::: Records supplied
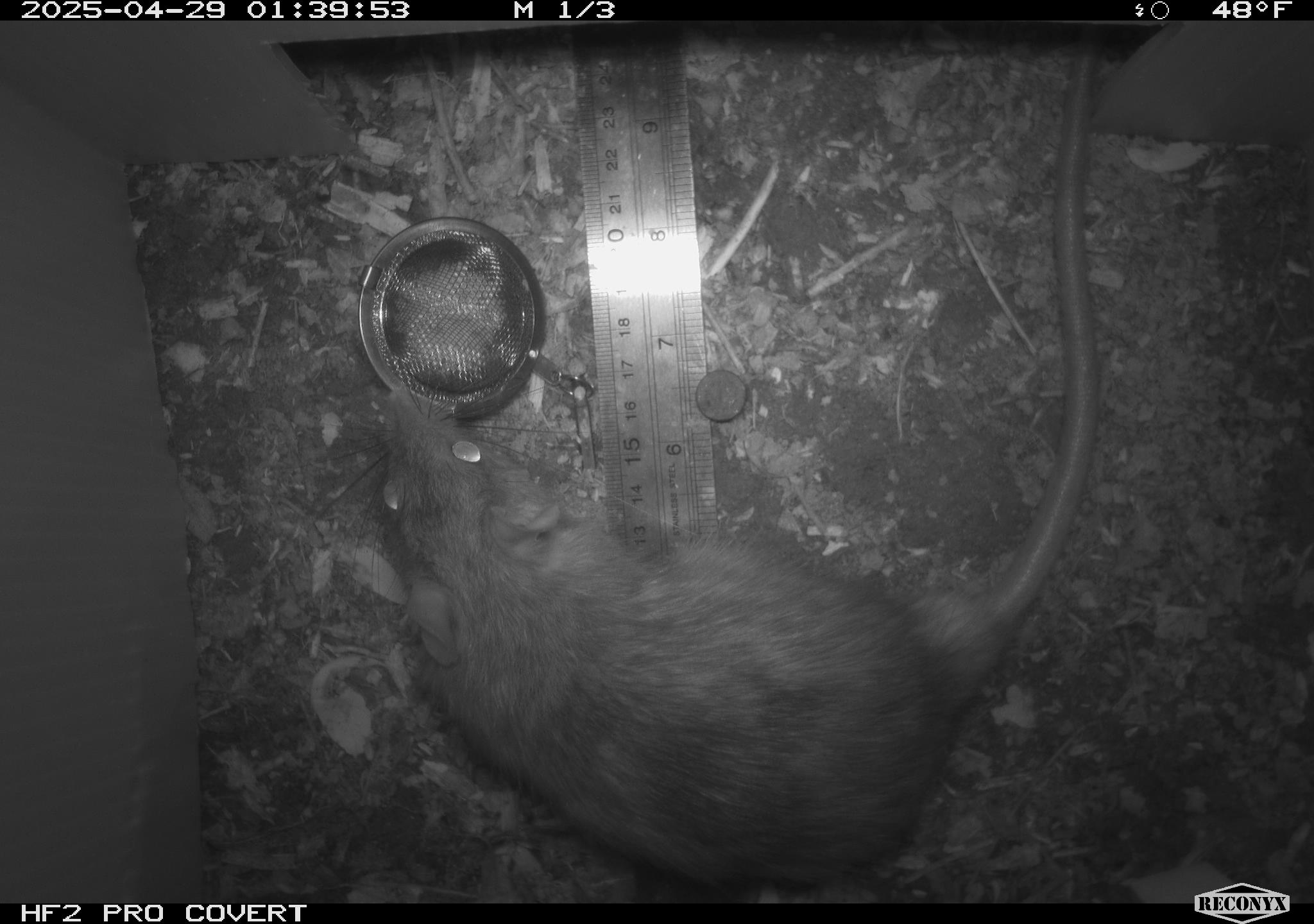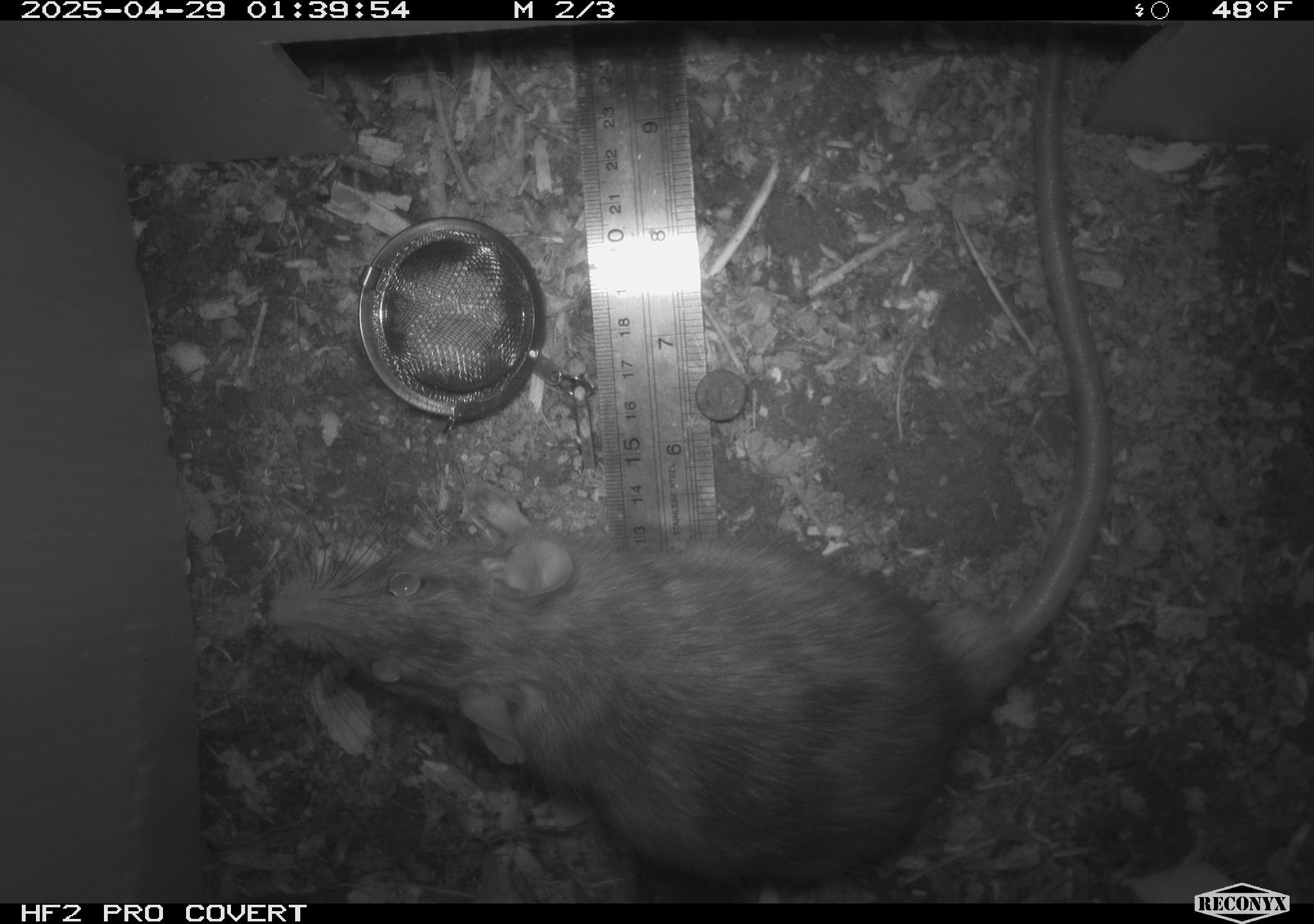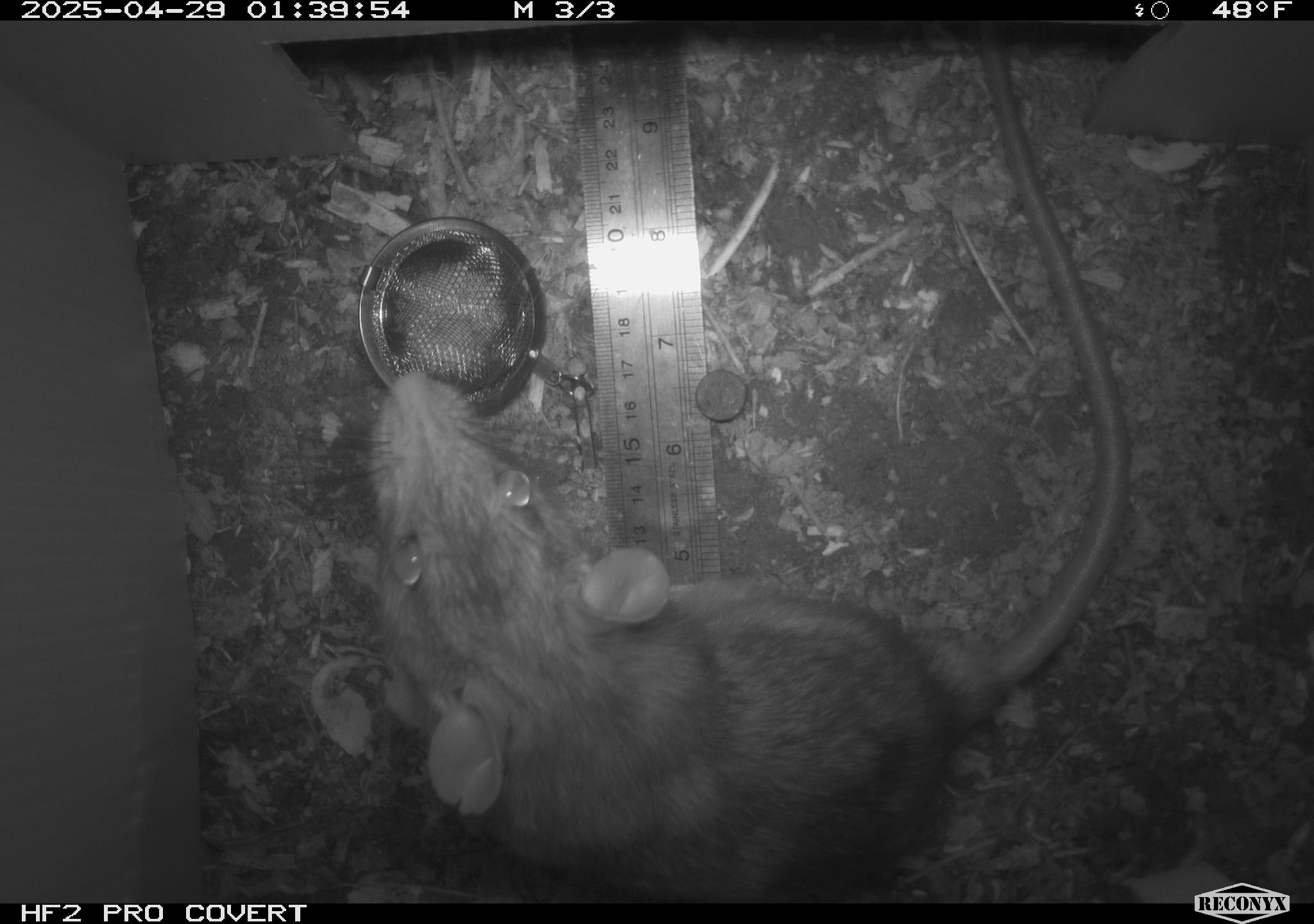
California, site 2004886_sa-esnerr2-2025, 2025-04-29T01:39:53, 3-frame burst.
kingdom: Animalia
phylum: Chordata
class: Mammalia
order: Rodentia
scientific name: Rodentia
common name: rodent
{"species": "rodent (Rodentia)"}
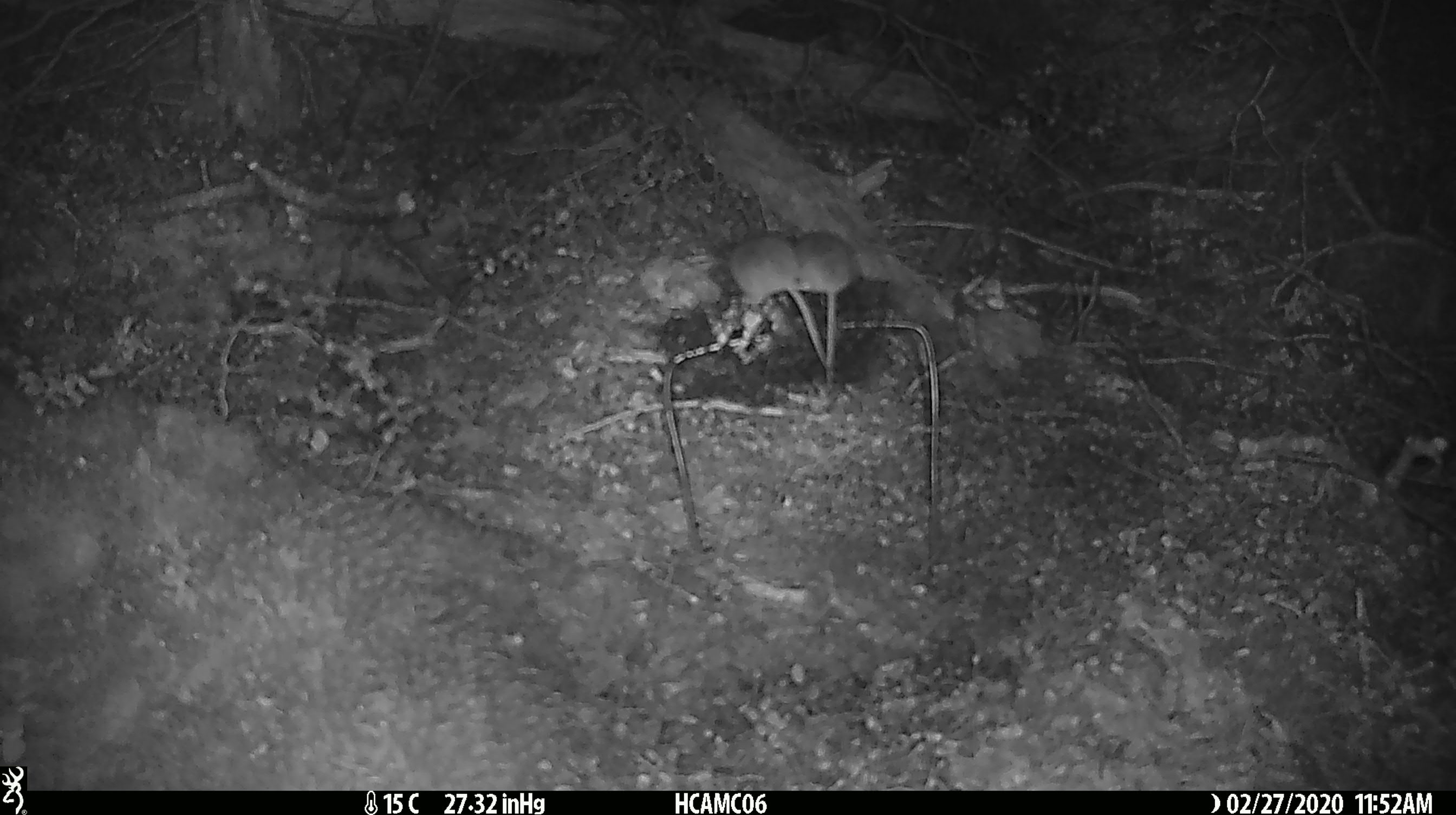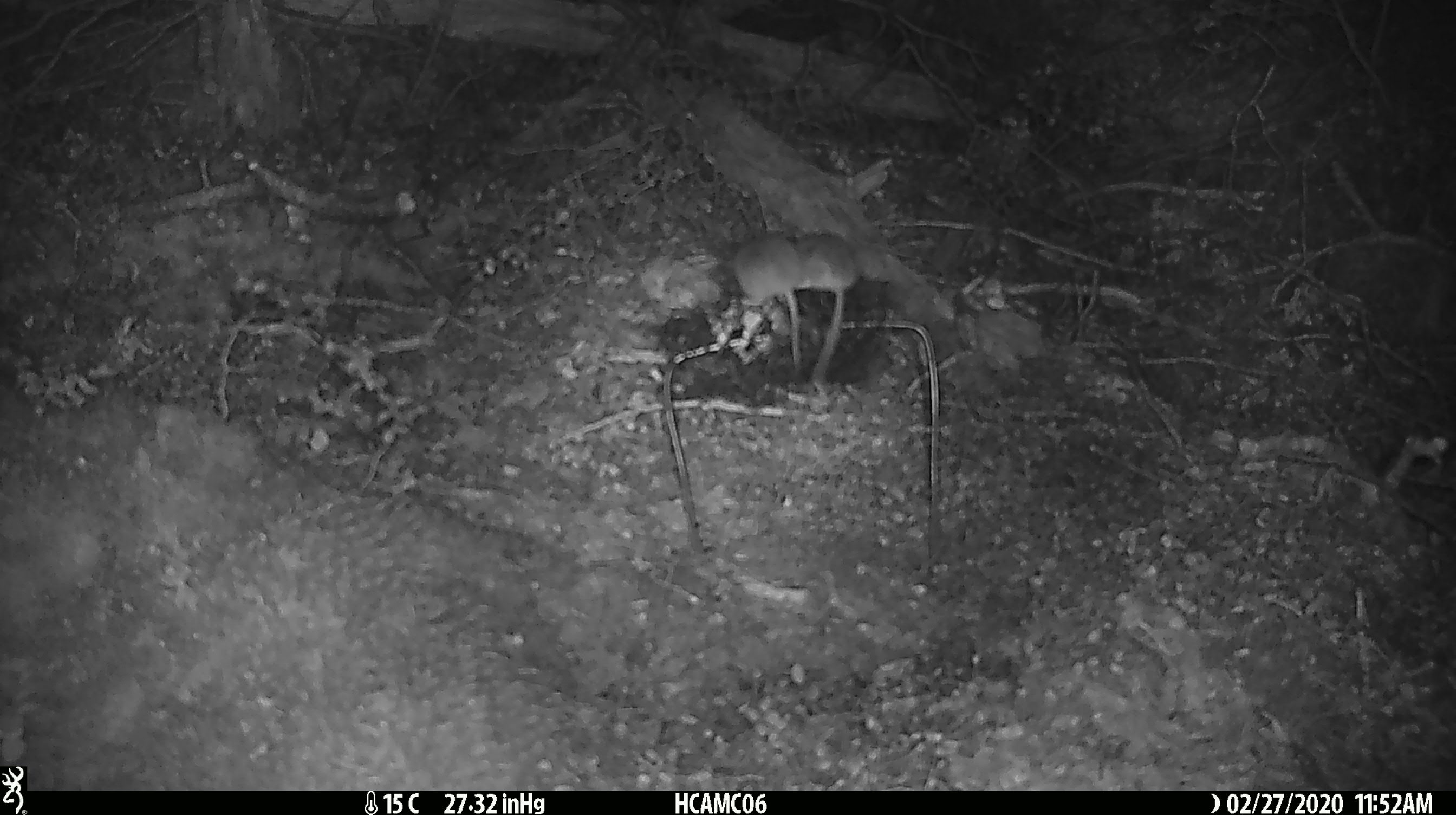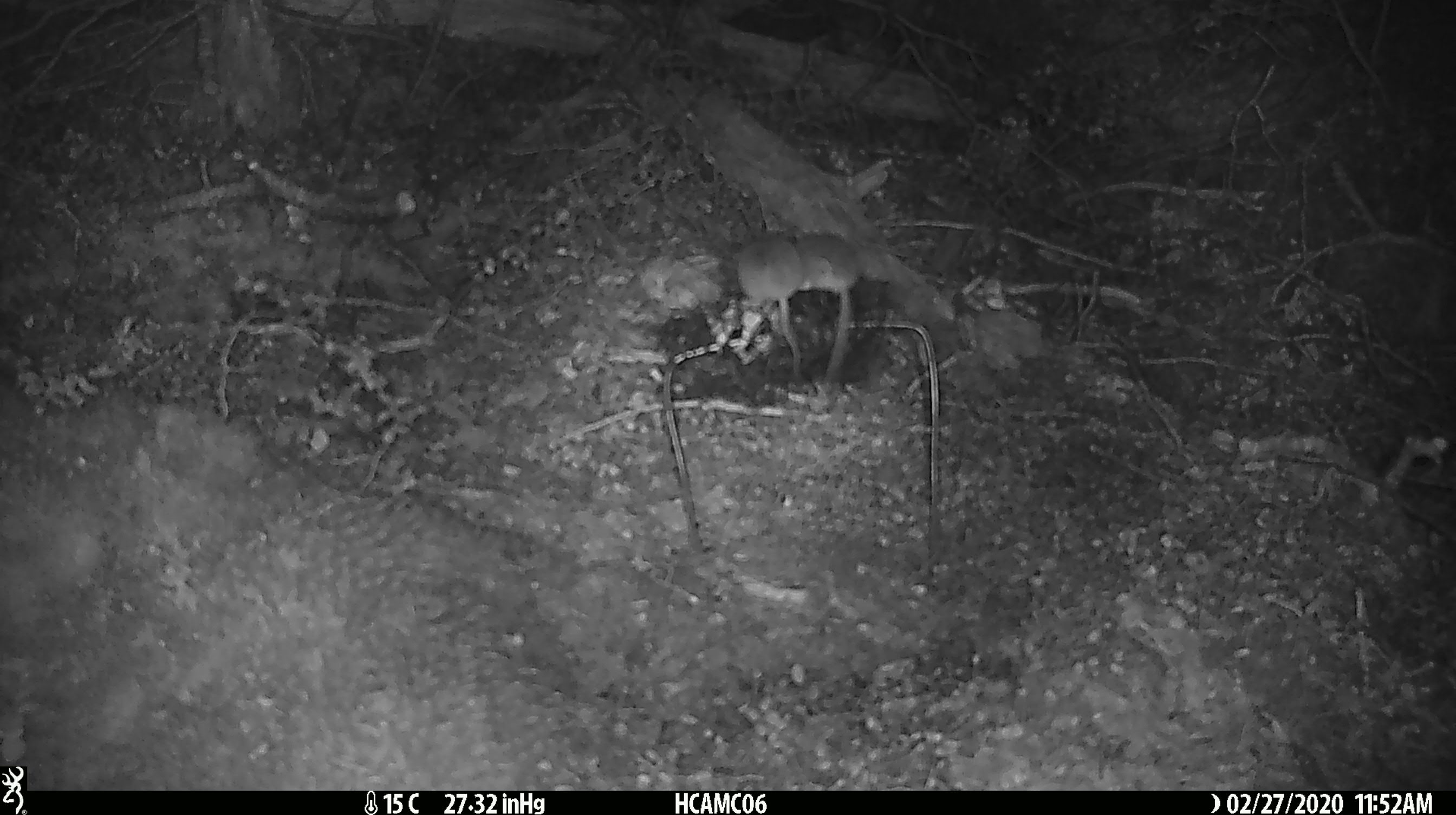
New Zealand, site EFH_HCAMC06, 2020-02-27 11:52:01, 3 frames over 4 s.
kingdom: Animalia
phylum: Chordata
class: Mammalia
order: Rodentia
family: Muridae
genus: Mus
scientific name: Mus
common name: mouse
::::::
§ **Task to carry out**
Excluding the pictures, output every entry above without alteration.

§ **Your response**
California, site 2004886_sa-esnerr2-2025, 2025-04-29T01:39:53, 3-frame burst.
kingdom: Animalia
phylum: Chordata
class: Mammalia
order: Rodentia
scientific name: Rodentia
common name: rodent
{"species": "rodent (Rodentia)"}
New Zealand, site EFH_HCAMC06, 2020-02-27 11:52:01, 3 frames over 4 s.
kingdom: Animalia
phylum: Chordata
class: Mammalia
order: Rodentia
family: Muridae
genus: Mus
scientific name: Mus
common name: mouse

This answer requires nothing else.